▸ YOUR ASSIGNMENT
A verbatim copy of the whole listing is what is needed.

▸ EXERCISE MATERIALS

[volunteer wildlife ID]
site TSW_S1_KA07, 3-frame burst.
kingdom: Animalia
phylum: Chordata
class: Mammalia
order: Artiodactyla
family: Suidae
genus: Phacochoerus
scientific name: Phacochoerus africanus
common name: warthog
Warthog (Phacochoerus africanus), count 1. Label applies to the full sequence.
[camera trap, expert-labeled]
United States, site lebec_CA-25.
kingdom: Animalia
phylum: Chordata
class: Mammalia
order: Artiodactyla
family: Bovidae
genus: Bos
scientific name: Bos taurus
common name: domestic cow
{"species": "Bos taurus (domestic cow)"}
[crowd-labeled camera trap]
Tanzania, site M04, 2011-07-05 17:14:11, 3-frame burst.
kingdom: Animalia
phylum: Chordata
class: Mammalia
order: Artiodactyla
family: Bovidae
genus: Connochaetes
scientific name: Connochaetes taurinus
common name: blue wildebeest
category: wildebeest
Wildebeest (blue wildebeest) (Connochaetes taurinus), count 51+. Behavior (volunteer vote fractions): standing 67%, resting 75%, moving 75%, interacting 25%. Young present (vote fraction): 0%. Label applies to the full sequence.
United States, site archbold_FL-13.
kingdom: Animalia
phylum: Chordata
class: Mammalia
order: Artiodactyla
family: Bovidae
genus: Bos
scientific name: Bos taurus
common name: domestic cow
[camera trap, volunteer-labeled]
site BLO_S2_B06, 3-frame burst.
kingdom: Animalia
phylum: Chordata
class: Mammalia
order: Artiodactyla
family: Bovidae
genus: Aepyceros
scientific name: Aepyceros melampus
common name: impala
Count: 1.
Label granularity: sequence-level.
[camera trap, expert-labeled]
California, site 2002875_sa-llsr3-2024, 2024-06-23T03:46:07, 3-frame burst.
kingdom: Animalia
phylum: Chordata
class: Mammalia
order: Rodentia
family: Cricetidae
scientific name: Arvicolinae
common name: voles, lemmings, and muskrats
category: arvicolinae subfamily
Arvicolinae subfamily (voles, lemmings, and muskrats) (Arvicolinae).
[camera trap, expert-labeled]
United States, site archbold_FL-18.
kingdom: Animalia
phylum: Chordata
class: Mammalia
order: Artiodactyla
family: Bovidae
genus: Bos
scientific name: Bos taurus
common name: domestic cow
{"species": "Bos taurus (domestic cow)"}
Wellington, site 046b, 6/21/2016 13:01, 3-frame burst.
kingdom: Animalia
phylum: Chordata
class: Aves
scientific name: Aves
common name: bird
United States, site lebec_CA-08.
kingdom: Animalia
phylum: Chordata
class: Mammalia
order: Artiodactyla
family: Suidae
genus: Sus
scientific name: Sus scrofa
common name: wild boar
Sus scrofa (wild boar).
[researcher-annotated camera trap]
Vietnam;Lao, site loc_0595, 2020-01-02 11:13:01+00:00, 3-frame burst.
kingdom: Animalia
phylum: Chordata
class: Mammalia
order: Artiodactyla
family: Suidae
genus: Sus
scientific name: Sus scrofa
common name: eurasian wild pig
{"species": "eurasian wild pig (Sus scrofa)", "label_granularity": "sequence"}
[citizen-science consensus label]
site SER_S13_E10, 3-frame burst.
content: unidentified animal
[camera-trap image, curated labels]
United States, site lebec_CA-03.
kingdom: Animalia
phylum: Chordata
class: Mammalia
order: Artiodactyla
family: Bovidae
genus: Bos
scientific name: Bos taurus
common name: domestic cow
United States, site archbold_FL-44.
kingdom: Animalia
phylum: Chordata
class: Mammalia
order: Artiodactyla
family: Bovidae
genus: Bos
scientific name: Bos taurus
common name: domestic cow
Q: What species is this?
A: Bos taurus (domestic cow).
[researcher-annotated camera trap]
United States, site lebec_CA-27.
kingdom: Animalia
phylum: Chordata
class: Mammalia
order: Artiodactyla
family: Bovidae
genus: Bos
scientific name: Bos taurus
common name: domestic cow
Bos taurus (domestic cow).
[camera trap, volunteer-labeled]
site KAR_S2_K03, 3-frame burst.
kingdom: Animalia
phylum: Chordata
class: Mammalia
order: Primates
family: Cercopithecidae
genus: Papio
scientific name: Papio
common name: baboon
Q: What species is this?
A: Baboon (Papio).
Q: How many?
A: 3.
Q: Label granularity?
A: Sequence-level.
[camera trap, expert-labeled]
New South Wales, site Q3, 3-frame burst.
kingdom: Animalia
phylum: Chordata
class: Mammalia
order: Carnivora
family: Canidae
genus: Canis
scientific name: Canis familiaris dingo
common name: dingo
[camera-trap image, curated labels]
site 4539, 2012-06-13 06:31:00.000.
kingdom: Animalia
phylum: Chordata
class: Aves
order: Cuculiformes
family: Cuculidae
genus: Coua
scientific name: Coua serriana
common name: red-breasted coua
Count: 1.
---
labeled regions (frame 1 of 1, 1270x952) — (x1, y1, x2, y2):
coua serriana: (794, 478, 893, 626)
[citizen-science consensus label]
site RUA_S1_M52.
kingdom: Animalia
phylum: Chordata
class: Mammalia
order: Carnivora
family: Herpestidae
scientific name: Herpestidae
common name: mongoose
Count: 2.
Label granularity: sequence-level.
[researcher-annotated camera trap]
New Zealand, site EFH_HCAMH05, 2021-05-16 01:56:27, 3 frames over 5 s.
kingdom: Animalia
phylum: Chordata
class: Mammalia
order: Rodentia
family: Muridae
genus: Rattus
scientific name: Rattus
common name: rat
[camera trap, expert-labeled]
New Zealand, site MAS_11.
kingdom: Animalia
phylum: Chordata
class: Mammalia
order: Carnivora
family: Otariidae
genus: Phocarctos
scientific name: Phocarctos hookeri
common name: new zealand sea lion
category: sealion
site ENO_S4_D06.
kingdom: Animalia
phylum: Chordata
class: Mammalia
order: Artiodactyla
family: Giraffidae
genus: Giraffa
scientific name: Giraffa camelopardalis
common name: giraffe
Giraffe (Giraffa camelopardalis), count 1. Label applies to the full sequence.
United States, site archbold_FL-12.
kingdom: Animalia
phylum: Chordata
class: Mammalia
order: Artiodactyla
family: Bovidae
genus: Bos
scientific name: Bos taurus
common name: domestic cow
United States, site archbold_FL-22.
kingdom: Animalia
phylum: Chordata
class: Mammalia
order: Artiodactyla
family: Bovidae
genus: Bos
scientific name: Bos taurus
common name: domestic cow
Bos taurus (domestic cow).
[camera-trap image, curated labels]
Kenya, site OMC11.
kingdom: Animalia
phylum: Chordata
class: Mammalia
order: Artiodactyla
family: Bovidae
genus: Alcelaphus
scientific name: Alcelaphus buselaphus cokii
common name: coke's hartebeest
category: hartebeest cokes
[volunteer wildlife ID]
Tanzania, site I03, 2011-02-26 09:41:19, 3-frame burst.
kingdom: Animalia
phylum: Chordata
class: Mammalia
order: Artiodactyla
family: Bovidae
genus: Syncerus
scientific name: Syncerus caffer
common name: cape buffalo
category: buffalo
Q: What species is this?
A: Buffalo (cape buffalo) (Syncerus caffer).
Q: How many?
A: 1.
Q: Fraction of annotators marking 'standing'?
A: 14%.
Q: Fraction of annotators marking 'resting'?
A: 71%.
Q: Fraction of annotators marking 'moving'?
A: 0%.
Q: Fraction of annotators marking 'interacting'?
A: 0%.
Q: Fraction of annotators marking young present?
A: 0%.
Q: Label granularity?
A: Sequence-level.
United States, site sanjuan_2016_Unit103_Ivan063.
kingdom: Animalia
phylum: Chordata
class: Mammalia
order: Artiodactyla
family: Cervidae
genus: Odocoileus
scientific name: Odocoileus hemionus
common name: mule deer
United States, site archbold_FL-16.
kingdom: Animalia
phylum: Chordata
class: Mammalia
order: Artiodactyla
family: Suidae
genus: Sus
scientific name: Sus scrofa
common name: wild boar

▸ ANSWER TO THE PROBLEM
[volunteer wildlife ID]
site TSW_S1_KA07, 3-frame burst.
kingdom: Animalia
phylum: Chordata
class: Mammalia
order: Artiodactyla
family: Suidae
genus: Phacochoerus
scientific name: Phacochoerus africanus
common name: warthog
Warthog (Phacochoerus africanus), count 1. Label applies to the full sequence.
[camera trap, expert-labeled]
United States, site lebec_CA-25.
kingdom: Animalia
phylum: Chordata
class: Mammalia
order: Artiodactyla
family: Bovidae
genus: Bos
scientific name: Bos taurus
common name: domestic cow
{"species": "Bos taurus (domestic cow)"}
[crowd-labeled camera trap]
Tanzania, site M04, 2011-07-05 17:14:11, 3-frame burst.
kingdom: Animalia
phylum: Chordata
class: Mammalia
order: Artiodactyla
family: Bovidae
genus: Connochaetes
scientific name: Connochaetes taurinus
common name: blue wildebeest
category: wildebeest
Wildebeest (blue wildebeest) (Connochaetes taurinus), count 51+. Behavior (volunteer vote fractions): standing 67%, resting 75%, moving 75%, interacting 25%. Young present (vote fraction): 0%. Label applies to the full sequence.
United States, site archbold_FL-13.
kingdom: Animalia
phylum: Chordata
class: Mammalia
order: Artiodactyla
family: Bovidae
genus: Bos
scientific name: Bos taurus
common name: domestic cow
[camera trap, volunteer-labeled]
site BLO_S2_B06, 3-frame burst.
kingdom: Animalia
phylum: Chordata
class: Mammalia
order: Artiodactyla
family: Bovidae
genus: Aepyceros
scientific name: Aepyceros melampus
common name: impala
Count: 1.
Label granularity: sequence-level.
[camera trap, expert-labeled]
California, site 2002875_sa-llsr3-2024, 2024-06-23T03:46:07, 3-frame burst.
kingdom: Animalia
phylum: Chordata
class: Mammalia
order: Rodentia
family: Cricetidae
scientific name: Arvicolinae
common name: voles, lemmings, and muskrats
category: arvicolinae subfamily
Arvicolinae subfamily (voles, lemmings, and muskrats) (Arvicolinae).
[camera trap, expert-labeled]
United States, site archbold_FL-18.
kingdom: Animalia
phylum: Chordata
class: Mammalia
order: Artiodactyla
family: Bovidae
genus: Bos
scientific name: Bos taurus
common name: domestic cow
{"species": "Bos taurus (domestic cow)"}
Wellington, site 046b, 6/21/2016 13:01, 3-frame burst.
kingdom: Animalia
phylum: Chordata
class: Aves
scientific name: Aves
common name: bird
United States, site lebec_CA-08.
kingdom: Animalia
phylum: Chordata
class: Mammalia
order: Artiodactyla
family: Suidae
genus: Sus
scientific name: Sus scrofa
common name: wild boar
Sus scrofa (wild boar).
[researcher-annotated camera trap]
Vietnam;Lao, site loc_0595, 2020-01-02 11:13:01+00:00, 3-frame burst.
kingdom: Animalia
phylum: Chordata
class: Mammalia
order: Artiodactyla
family: Suidae
genus: Sus
scientific name: Sus scrofa
common name: eurasian wild pig
{"species": "eurasian wild pig (Sus scrofa)", "label_granularity": "sequence"}
[citizen-science consensus label]
site SER_S13_E10, 3-frame burst.
content: unidentified animal
[camera-trap image, curated labels]
United States, site lebec_CA-03.
kingdom: Animalia
phylum: Chordata
class: Mammalia
order: Artiodactyla
family: Bovidae
genus: Bos
scientific name: Bos taurus
common name: domestic cow
United States, site archbold_FL-44.
kingdom: Animalia
phylum: Chordata
class: Mammalia
order: Artiodactyla
family: Bovidae
genus: Bos
scientific name: Bos taurus
common name: domestic cow
Q: What species is this?
A: Bos taurus (domestic cow).
[researcher-annotated camera trap]
United States, site lebec_CA-27.
kingdom: Animalia
phylum: Chordata
class: Mammalia
order: Artiodactyla
family: Bovidae
genus: Bos
scientific name: Bos taurus
common name: domestic cow
Bos taurus (domestic cow).
[camera trap, volunteer-labeled]
site KAR_S2_K03, 3-frame burst.
kingdom: Animalia
phylum: Chordata
class: Mammalia
order: Primates
family: Cercopithecidae
genus: Papio
scientific name: Papio
common name: baboon
Q: What species is this?
A: Baboon (Papio).
Q: How many?
A: 3.
Q: Label granularity?
A: Sequence-level.
[camera trap, expert-labeled]
New South Wales, site Q3, 3-frame burst.
kingdom: Animalia
phylum: Chordata
class: Mammalia
order: Carnivora
family: Canidae
genus: Canis
scientific name: Canis familiaris dingo
common name: dingo
[camera-trap image, curated labels]
site 4539, 2012-06-13 06:31:00.000.
kingdom: Animalia
phylum: Chordata
class: Aves
order: Cuculiformes
family: Cuculidae
genus: Coua
scientific name: Coua serriana
common name: red-breasted coua
Count: 1.
---
labeled regions (frame 1 of 1, 1270x952) — (x1, y1, x2, y2):
coua serriana: (794, 478, 893, 626)
[citizen-science consensus label]
site RUA_S1_M52.
kingdom: Animalia
phylum: Chordata
class: Mammalia
order: Carnivora
family: Herpestidae
scientific name: Herpestidae
common name: mongoose
Count: 2.
Label granularity: sequence-level.
[researcher-annotated camera trap]
New Zealand, site EFH_HCAMH05, 2021-05-16 01:56:27, 3 frames over 5 s.
kingdom: Animalia
phylum: Chordata
class: Mammalia
order: Rodentia
family: Muridae
genus: Rattus
scientific name: Rattus
common name: rat
[camera trap, expert-labeled]
New Zealand, site MAS_11.
kingdom: Animalia
phylum: Chordata
class: Mammalia
order: Carnivora
family: Otariidae
genus: Phocarctos
scientific name: Phocarctos hookeri
common name: new zealand sea lion
category: sealion
site ENO_S4_D06.
kingdom: Animalia
phylum: Chordata
class: Mammalia
order: Artiodactyla
family: Giraffidae
genus: Giraffa
scientific name: Giraffa camelopardalis
common name: giraffe
Giraffe (Giraffa camelopardalis), count 1. Label applies to the full sequence.
United States, site archbold_FL-12.
kingdom: Animalia
phylum: Chordata
class: Mammalia
order: Artiodactyla
family: Bovidae
genus: Bos
scientific name: Bos taurus
common name: domestic cow
United States, site archbold_FL-22.
kingdom: Animalia
phylum: Chordata
class: Mammalia
order: Artiodactyla
family: Bovidae
genus: Bos
scientific name: Bos taurus
common name: domestic cow
Bos taurus (domestic cow).
[camera-trap image, curated labels]
Kenya, site OMC11.
kingdom: Animalia
phylum: Chordata
class: Mammalia
order: Artiodactyla
family: Bovidae
genus: Alcelaphus
scientific name: Alcelaphus buselaphus cokii
common name: coke's hartebeest
category: hartebeest cokes
[volunteer wildlife ID]
Tanzania, site I03, 2011-02-26 09:41:19, 3-frame burst.
kingdom: Animalia
phylum: Chordata
class: Mammalia
order: Artiodactyla
family: Bovidae
genus: Syncerus
scientific name: Syncerus caffer
common name: cape buffalo
category: buffalo
Q: What species is this?
A: Buffalo (cape buffalo) (Syncerus caffer).
Q: How many?
A: 1.
Q: Fraction of annotators marking 'standing'?
A: 14%.
Q: Fraction of annotators marking 'resting'?
A: 71%.
Q: Fraction of annotators marking 'moving'?
A: 0%.
Q: Fraction of annotators marking 'interacting'?
A: 0%.
Q: Fraction of annotators marking young present?
A: 0%.
Q: Label granularity?
A: Sequence-level.
United States, site sanjuan_2016_Unit103_Ivan063.
kingdom: Animalia
phylum: Chordata
class: Mammalia
order: Artiodactyla
family: Cervidae
genus: Odocoileus
scientific name: Odocoileus hemionus
common name: mule deer
United States, site archbold_FL-16.
kingdom: Animalia
phylum: Chordata
class: Mammalia
order: Artiodactyla
family: Suidae
genus: Sus
scientific name: Sus scrofa
common name: wild boar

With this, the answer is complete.